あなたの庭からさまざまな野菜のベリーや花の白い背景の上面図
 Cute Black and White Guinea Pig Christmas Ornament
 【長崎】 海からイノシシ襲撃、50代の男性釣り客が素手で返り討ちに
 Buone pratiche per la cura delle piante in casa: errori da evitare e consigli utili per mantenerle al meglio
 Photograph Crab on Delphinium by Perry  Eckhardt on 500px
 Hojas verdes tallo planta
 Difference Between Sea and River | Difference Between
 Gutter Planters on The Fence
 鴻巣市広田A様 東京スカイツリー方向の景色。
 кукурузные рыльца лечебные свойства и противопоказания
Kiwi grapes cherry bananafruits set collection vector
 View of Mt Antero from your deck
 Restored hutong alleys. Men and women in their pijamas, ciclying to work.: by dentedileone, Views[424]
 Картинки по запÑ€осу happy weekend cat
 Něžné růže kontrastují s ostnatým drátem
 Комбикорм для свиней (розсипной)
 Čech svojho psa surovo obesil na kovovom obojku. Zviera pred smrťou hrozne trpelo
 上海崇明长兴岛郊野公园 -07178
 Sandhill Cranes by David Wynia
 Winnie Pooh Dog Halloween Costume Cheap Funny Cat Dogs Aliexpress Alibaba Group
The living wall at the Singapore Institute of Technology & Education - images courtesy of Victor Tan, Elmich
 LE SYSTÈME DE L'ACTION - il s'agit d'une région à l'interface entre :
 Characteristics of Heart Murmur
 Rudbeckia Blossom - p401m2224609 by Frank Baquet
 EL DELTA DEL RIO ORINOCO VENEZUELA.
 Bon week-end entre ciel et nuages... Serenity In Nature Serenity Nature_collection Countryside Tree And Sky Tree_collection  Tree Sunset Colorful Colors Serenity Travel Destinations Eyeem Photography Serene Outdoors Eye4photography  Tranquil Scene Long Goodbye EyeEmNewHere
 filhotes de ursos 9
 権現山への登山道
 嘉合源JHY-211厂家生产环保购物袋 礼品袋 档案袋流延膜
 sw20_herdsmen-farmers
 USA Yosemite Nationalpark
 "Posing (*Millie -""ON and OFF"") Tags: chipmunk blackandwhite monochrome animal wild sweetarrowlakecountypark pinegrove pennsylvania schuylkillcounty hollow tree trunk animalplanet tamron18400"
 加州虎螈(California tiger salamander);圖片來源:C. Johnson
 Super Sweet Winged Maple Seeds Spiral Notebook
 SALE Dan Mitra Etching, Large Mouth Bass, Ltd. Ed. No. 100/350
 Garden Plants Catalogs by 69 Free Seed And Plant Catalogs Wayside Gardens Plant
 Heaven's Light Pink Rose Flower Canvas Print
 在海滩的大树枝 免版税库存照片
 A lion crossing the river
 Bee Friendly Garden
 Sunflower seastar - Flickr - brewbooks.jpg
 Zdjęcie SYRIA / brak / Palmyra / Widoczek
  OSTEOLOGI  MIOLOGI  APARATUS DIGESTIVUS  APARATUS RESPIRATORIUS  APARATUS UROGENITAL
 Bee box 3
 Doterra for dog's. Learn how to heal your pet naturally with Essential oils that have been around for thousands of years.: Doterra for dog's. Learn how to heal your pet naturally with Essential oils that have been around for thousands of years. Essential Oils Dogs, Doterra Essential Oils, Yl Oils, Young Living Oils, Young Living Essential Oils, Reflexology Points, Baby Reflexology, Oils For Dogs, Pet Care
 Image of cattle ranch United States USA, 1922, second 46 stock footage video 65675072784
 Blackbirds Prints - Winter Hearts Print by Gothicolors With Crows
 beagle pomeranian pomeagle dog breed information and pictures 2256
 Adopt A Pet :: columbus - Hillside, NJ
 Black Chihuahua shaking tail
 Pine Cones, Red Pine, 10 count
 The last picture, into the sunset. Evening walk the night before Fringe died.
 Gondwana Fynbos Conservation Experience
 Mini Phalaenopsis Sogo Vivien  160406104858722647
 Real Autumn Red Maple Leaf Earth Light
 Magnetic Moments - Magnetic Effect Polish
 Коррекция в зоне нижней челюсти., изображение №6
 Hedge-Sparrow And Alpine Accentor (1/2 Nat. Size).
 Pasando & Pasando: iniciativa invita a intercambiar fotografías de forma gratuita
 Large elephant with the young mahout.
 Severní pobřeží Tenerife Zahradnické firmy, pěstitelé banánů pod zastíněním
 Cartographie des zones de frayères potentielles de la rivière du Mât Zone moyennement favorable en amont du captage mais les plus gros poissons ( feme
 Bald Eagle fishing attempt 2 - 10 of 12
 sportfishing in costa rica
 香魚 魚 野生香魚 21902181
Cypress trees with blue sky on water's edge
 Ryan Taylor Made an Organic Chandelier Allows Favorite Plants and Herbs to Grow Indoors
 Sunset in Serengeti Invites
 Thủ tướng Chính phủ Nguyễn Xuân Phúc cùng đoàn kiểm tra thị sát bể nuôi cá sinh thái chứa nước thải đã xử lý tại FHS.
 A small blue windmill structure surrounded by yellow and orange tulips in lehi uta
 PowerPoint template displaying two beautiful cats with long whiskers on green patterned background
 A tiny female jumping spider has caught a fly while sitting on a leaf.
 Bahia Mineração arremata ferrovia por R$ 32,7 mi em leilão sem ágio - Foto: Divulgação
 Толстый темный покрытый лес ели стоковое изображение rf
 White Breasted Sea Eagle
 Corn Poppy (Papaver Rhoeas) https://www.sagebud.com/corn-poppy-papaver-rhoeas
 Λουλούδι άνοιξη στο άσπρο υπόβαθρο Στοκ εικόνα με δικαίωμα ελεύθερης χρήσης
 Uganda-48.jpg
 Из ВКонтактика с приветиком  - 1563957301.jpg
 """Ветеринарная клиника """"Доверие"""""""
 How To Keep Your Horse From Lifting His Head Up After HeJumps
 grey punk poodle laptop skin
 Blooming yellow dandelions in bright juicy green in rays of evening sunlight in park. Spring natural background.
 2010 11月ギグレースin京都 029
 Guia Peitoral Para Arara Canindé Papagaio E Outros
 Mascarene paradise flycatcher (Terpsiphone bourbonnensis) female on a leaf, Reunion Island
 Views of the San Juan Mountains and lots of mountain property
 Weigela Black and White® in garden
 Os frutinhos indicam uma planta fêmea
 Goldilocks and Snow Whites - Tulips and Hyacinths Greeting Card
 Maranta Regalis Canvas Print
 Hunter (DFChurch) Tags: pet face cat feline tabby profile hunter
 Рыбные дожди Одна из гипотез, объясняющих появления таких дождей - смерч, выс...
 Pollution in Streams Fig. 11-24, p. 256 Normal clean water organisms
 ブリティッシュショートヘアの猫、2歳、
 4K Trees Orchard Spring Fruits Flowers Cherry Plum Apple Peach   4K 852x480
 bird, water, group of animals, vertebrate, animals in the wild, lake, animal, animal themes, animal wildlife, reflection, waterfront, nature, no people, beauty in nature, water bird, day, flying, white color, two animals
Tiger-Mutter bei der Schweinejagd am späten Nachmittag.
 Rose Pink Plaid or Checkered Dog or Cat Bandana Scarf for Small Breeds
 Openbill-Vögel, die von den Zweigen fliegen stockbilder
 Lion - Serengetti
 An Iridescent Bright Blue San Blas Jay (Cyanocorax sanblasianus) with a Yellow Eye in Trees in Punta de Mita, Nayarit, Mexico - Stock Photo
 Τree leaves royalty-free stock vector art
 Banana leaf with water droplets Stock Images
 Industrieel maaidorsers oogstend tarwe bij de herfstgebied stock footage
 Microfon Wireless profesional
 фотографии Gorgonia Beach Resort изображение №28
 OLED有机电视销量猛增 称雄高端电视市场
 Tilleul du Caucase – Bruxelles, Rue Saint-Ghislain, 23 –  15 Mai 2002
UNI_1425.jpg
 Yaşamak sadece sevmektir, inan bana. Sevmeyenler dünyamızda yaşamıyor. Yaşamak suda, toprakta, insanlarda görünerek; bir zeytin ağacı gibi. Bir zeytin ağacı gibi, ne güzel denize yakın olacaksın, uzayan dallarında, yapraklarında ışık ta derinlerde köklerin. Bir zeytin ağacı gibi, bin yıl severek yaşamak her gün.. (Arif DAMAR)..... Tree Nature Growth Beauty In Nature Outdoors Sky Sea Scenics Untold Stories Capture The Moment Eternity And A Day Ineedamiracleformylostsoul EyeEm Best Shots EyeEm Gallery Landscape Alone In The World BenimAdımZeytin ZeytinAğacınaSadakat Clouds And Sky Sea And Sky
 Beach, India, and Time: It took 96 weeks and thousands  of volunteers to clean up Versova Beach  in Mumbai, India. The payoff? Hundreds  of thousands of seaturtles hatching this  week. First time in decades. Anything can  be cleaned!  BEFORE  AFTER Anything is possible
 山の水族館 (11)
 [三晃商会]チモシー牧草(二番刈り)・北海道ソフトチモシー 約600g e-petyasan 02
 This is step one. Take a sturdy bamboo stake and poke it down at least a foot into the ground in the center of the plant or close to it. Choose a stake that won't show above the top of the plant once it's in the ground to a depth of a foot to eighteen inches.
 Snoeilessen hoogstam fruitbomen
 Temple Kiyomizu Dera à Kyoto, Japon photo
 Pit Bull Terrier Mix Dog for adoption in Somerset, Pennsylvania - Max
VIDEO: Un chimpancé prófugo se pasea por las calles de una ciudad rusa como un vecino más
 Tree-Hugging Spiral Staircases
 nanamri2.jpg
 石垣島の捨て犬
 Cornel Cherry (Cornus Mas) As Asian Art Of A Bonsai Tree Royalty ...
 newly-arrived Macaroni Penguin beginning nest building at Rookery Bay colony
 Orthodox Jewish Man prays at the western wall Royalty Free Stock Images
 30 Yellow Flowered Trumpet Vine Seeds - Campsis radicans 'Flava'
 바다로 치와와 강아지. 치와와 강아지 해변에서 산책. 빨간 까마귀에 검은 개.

########

_TASK DETAILS:_ All that should be written out is the stretch of lines above between the one holding "Industrieel maaidorsers oogstend" and the one holding "Tilleul du Caucase", inclusive, exactly as given.

_SOLUTION FOR THIS PROBLEM:_
 Industrieel maaidorsers oogstend tarwe bij de herfstgebied stock footage
 Microfon Wireless profesional
 фотографии Gorgonia Beach Resort изображение №28
 OLED有机电视销量猛增 称雄高端电视市场
 Tilleul du Caucase – Bruxelles, Rue Saint-Ghislain, 23 –  15 Mai 2002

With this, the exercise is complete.